The last variable we have seen is if we hold off powering up the ConnectX7 until after the UEFI bootloader completes (only power on when we see the first log our of the Linux kernel display but prior to pcieport driver setup), everything works fine in our setup and the firmware initializes.

This has lead us to believe that since reset and power are separated between the 2 entities (CX7 and orin), there must be some issue with the CX7 being re-initialized without a hard reset applied. IE it negotiaties PCIe at UEFI layer but gets confused when it gets reinitialized again at firmware layer.

We have tried doing /sys/ bus rescan and reset of the CX7 and same firmware issue shows (we assume because full reset is required not just PCIe reset).
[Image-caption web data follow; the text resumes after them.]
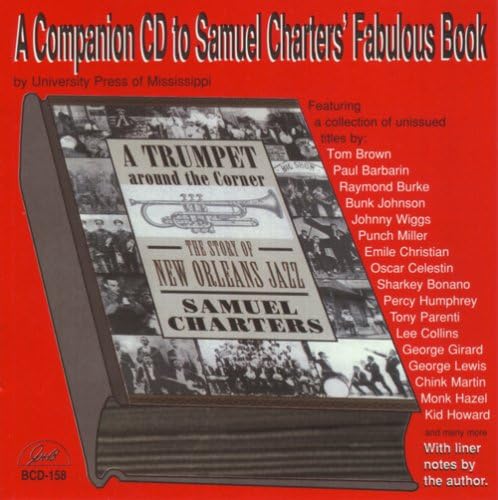 Companion To: A Trumpet Around The Corner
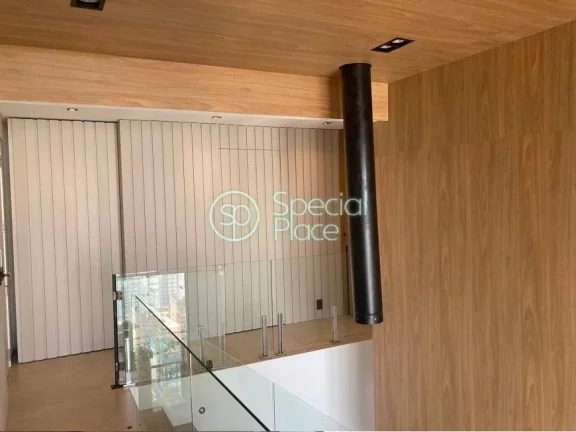 Imagem Apartamento possui amplo projeto de marcenaria. Projeto do renomado arquiteto Bruno Sabó que teve s...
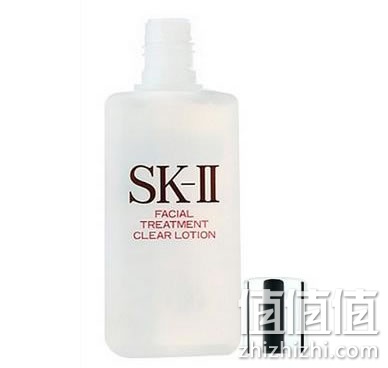 SK-II嫩肤清莹露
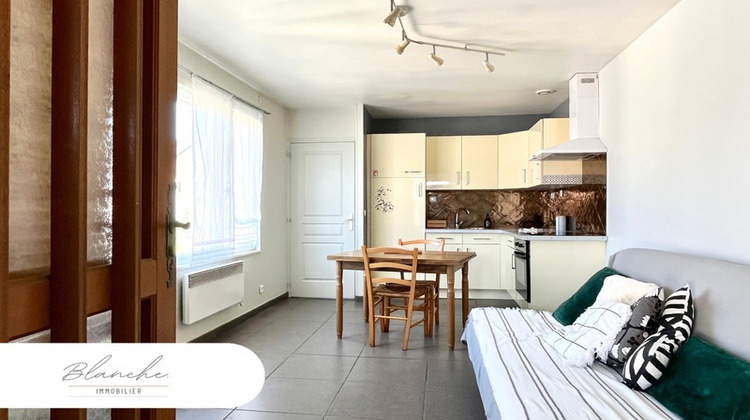 Ma-Cabane - Vente Appartement LAMBERSART, 35 m²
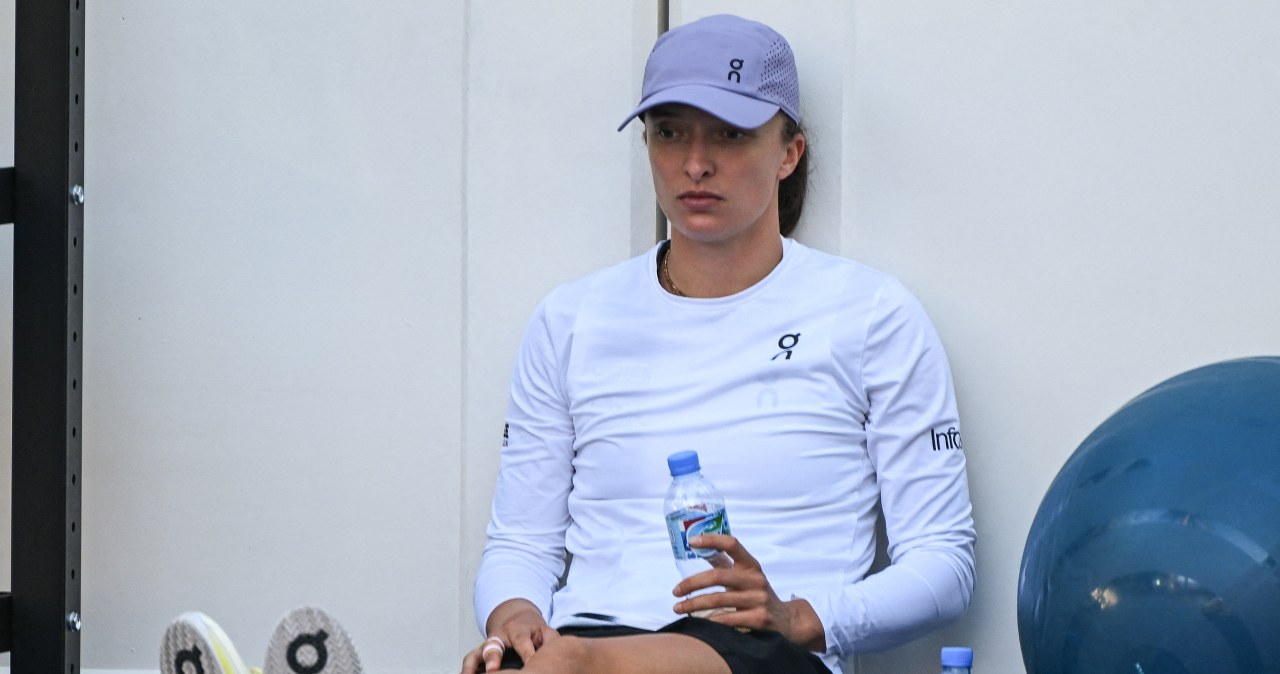 Aż huczy o Świątek. "Kara" wisi w powietrzu. Lepiej być nie mogło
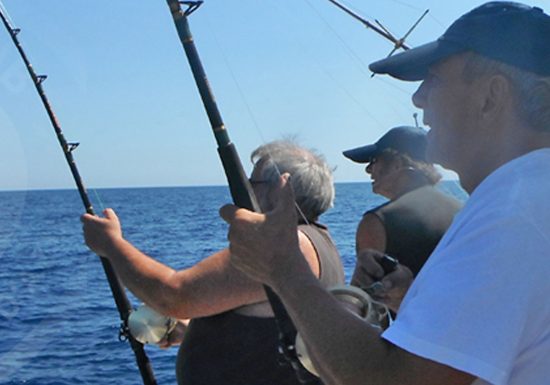Bandol Fishing Club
Again this works fine with an x86 node. Our goal was to take this existing infrastructure and vet use with Orin AGX.

Any advice would help. We have reached out to the Mellanox team but they advised posting to the Jetson forums in parallel.

Sorry for the late response.
Is this still an issue to support? Any result can be shared?